- PROVIDED TEXT
▬▬▬▬▬▬

# Let's See them Puppies



## Ry&#333;ri (Nov 24, 2008)

and, kitties, lizard, snakes. So let's see your pets.

Here is my puppy, Lazy, a German Shepard/ Black Lab mix. He loves to nap, cuddle and go for car rides. 

View attachment Picture 00366.JPG


View attachment Picture 0087666.JPG


View attachment bbbbb.JPG


----------



## charlieversion2 (Nov 24, 2008)

This is an old one but a classic.


Amber and Skye with their rope, lol


----------



## SamanthaNY (Nov 24, 2008)

Aw
mah
gah...


MUST STEAL ALL PUPPEHS


----------



## Spicy_McHaggis (Nov 24, 2008)

cute pup
I see he is also the roadie for your rock band guitar

I will post pics of my pets once I find them on my comp


----------



## Island Girl (Nov 24, 2008)

OK, here's my first baby... he's 11 and still as spunky and evil as ever:











And this is the newest addition, whom I'm still warming up to... maybe once he stops pooping on my floor. He's 4 months now:


----------



## Crystal (Nov 25, 2008)

I just found my favorite Dims thread ever!

My kitten pics are coming soon.  I just have to get home from school first...


----------



## Weeze (Nov 25, 2008)

Feel my Fuzz.
We adopted her from the humane society like, the day before she was supposed to die. She was abused SUPER bad before we got her so her back legs crooked, and she's missing teetch (along with severe puppy emotional damage that its taken us 2 years to get her over)
but
we adopted her anyway, because she's freaking adorable.
yes. that is how my mother and I operate xD
And if you're not already aware, Princess Fuzz IS HER REAL NAME!!!


----------



## kinkykitten (Nov 25, 2008)

My best friend.... Bosley the staffie


----------



## viracocha (Nov 25, 2008)

ChrisVersion2 said:


>



~involuntary squeal!~ Awww, I want a puppy again... 

Here's my kitty and I:










He's a kitty! A really cute, cuddly, chubby kitty! :smitten:


----------



## Surlysomething (Nov 25, 2008)

Ry&#333;ri;1002628 said:


> and, kitties, lizard, snakes. So let's see your pets.
> 
> Here is my puppy, Lazy, a German Shepard/ Black Lab mix. He loves to nap, cuddle and go for car rides.




OMG. How cute is he!


----------



## Surlysomething (Nov 25, 2008)

▬▬▬▬▬▬

- RECORDS TO PROCESS
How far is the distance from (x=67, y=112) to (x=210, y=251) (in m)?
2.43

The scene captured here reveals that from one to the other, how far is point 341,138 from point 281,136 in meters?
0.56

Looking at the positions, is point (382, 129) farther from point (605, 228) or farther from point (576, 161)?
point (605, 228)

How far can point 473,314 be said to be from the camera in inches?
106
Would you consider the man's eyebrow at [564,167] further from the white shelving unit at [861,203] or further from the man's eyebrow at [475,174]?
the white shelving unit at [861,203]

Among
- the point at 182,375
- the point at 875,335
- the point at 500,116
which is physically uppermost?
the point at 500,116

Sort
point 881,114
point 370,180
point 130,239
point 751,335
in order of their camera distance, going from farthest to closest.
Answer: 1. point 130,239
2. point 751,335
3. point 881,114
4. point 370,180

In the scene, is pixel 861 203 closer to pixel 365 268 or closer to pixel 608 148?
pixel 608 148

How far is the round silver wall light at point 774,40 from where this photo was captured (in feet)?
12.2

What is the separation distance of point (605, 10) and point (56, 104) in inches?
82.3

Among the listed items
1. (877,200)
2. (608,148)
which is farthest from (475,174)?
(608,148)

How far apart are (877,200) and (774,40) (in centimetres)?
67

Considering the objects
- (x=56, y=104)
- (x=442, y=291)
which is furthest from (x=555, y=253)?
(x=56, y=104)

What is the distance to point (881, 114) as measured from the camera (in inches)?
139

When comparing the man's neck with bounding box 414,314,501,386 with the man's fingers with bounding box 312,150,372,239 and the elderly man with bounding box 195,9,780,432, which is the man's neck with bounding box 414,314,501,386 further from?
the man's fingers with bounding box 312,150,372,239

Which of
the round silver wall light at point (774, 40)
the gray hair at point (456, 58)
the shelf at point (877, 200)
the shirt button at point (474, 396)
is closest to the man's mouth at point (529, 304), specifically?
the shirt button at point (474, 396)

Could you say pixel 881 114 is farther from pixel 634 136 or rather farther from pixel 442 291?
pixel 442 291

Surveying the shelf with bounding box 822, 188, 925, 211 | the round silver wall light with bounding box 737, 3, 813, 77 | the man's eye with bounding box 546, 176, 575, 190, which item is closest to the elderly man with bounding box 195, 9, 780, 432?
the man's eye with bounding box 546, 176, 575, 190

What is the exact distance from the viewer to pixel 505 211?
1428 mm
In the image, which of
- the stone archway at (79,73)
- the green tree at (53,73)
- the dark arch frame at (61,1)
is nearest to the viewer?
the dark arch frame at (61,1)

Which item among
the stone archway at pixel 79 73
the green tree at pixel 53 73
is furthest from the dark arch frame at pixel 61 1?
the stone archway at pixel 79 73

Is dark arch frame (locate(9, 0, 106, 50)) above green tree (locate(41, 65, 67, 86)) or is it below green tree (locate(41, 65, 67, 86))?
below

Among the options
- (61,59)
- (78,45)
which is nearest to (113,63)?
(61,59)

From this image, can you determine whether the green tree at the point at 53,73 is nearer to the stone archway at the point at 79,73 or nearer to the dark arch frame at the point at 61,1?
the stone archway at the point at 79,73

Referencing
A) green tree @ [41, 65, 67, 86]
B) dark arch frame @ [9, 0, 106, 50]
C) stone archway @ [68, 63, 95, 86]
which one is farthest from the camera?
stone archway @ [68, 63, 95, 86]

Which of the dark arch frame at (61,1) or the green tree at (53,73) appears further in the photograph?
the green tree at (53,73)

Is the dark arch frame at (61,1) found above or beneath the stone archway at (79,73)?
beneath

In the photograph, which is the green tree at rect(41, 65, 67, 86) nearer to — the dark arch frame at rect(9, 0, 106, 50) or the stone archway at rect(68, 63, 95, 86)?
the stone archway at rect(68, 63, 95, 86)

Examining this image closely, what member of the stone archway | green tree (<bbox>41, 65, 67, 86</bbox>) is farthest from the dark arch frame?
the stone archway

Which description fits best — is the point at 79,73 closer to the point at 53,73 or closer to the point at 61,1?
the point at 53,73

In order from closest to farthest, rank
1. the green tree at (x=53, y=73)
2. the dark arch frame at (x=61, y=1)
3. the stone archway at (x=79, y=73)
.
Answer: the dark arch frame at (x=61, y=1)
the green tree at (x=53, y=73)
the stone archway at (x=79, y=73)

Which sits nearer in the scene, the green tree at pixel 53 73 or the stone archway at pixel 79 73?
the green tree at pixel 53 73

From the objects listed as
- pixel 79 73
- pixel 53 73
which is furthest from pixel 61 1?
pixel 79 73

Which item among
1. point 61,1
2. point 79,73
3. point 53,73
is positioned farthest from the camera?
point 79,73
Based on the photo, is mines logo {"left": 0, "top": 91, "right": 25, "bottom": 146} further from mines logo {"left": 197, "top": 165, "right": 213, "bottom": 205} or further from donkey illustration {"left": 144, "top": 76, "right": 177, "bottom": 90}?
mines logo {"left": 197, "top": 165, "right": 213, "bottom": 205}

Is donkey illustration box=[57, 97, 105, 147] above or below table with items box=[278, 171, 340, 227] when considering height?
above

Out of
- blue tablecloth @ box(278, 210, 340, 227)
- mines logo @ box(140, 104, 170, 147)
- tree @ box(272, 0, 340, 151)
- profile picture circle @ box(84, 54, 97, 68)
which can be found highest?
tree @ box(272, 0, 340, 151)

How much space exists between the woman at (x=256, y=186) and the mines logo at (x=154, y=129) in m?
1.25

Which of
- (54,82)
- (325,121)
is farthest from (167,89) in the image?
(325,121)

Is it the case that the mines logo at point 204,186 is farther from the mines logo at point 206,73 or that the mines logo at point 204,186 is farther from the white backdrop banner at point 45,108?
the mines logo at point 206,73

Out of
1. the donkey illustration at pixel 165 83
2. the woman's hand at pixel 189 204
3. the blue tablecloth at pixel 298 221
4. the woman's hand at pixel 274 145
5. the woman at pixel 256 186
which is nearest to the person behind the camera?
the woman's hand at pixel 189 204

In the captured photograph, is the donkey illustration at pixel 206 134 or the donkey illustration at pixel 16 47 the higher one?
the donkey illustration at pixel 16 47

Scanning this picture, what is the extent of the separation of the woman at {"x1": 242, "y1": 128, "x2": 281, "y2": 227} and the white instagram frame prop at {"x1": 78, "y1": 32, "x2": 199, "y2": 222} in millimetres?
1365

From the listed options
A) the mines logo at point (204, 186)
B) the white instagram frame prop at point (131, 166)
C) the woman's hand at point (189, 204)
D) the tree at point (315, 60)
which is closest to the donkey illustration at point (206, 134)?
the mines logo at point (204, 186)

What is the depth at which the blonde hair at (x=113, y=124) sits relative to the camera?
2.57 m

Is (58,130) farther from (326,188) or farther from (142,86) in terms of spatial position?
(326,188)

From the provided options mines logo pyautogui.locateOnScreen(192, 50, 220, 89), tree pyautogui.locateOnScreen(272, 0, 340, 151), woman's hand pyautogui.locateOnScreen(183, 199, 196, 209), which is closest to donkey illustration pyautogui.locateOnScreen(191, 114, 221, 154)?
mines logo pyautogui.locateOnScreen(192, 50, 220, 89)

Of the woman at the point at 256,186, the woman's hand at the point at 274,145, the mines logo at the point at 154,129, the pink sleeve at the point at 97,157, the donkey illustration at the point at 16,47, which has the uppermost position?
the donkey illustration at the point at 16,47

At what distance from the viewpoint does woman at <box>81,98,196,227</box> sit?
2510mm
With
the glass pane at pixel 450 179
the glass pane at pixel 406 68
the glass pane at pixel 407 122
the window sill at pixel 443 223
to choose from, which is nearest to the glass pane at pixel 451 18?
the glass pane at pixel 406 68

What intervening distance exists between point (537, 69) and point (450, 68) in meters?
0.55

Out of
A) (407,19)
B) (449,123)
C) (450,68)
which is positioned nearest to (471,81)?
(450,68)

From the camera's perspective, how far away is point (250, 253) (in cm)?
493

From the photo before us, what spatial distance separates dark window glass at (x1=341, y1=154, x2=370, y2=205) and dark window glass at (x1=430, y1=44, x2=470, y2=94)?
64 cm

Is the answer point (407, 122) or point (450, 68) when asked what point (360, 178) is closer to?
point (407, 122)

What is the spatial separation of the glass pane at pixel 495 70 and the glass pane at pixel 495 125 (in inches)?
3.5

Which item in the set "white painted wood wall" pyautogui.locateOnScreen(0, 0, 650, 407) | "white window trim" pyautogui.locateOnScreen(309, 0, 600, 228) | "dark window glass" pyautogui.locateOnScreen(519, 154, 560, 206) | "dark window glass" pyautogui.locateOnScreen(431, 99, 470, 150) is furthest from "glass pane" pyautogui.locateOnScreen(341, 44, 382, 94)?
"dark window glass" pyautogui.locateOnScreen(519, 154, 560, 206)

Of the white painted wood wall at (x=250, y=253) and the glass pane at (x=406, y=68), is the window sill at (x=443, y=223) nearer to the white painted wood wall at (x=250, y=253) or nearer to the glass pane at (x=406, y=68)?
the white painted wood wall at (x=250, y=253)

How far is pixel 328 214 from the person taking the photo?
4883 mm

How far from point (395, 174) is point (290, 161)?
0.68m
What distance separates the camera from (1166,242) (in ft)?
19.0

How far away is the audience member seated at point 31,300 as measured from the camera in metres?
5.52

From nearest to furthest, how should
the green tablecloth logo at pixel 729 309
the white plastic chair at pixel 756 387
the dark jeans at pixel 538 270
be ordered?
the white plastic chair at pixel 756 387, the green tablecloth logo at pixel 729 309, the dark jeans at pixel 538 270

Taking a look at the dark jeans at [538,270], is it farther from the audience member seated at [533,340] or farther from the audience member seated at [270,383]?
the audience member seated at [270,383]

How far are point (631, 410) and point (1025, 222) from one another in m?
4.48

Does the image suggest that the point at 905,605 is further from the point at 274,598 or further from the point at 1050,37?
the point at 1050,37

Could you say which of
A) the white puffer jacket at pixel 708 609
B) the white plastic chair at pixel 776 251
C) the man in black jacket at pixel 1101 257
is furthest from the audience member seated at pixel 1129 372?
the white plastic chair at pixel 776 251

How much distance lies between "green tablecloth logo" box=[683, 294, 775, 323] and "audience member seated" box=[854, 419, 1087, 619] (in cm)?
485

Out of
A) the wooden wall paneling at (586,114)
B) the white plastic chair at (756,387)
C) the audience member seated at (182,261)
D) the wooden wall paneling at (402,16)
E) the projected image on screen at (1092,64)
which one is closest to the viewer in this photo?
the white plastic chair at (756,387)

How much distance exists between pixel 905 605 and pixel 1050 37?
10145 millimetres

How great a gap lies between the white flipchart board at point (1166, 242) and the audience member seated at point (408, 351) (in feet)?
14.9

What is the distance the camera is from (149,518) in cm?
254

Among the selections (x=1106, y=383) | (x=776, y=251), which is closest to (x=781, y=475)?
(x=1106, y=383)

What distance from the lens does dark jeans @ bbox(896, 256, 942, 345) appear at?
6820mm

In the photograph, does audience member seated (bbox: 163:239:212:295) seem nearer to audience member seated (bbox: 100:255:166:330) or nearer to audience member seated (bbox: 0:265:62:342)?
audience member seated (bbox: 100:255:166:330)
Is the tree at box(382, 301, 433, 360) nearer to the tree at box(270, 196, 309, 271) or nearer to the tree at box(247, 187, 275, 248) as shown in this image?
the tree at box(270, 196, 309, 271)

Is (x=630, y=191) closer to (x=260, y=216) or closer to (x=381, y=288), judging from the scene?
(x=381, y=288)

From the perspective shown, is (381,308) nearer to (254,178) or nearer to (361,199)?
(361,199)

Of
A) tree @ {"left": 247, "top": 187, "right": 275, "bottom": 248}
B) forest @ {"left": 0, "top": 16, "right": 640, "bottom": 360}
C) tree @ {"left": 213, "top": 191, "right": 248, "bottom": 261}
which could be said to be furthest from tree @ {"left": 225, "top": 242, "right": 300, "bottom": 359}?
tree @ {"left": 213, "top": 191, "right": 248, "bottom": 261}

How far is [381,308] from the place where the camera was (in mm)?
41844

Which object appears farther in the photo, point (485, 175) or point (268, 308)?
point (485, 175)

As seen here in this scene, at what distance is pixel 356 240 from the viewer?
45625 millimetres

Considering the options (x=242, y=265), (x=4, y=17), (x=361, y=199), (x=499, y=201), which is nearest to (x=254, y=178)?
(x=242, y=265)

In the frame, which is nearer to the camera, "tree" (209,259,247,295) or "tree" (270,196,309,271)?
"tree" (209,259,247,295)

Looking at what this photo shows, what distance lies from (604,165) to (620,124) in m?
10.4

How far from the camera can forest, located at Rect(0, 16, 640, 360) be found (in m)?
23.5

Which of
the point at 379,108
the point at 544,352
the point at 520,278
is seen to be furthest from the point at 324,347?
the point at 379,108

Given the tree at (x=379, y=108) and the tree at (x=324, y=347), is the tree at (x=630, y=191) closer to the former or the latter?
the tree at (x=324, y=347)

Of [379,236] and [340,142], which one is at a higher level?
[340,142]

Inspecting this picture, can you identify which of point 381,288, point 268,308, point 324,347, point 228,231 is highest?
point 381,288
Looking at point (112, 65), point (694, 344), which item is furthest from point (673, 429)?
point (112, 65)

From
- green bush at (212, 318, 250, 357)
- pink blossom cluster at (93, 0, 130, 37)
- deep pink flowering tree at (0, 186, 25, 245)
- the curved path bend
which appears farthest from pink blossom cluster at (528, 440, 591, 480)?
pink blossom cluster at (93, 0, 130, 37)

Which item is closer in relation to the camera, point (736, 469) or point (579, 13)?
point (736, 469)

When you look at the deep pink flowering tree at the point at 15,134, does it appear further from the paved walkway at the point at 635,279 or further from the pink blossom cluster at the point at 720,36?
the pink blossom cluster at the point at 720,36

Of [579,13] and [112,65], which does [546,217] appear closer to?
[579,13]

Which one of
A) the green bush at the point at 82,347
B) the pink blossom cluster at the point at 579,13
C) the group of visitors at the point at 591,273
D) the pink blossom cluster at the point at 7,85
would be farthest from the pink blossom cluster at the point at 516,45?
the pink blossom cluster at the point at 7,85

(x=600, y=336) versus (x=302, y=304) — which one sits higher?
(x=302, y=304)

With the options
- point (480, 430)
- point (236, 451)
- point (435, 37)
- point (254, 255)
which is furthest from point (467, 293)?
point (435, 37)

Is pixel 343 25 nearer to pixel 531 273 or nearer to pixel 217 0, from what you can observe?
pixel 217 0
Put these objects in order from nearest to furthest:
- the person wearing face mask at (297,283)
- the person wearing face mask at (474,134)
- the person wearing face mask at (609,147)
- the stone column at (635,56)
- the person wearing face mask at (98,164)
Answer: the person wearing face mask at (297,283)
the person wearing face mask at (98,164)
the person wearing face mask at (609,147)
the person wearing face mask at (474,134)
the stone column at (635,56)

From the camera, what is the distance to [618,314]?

▬▬▬▬▬▬

- REQUIRED TASKS
a) Summarize the forum thread in two sentences.
b) Locate each line of the records that contains the word "tablecloth" and copy those lines out. Case counts.

- WRITTEN RESPONSES
a) In the forum thread, Ryōri invites others to share their pets and introduces Lazy, a German Shepard/Black Lab mix who loves to nap, cuddle, and go for car rides. Other members respond with praise and with their own animals, among them Amber and Skye, Bosley the staffie, a chubby kitty, and Princess Fuzz, who was adopted from the humane society after being badly abused.

b)
- blue tablecloth @ box(278, 210, 340, 227)
3. the blue tablecloth at pixel 298 221
the green tablecloth logo at pixel 729 309
the white plastic chair at pixel 756 387, the green tablecloth logo at pixel 729 309, the dark jeans at pixel 538 270
How much distance lies between "green tablecloth logo" box=[683, 294, 775, 323] and "audience member seated" box=[854, 419, 1087, 619] (in cm)?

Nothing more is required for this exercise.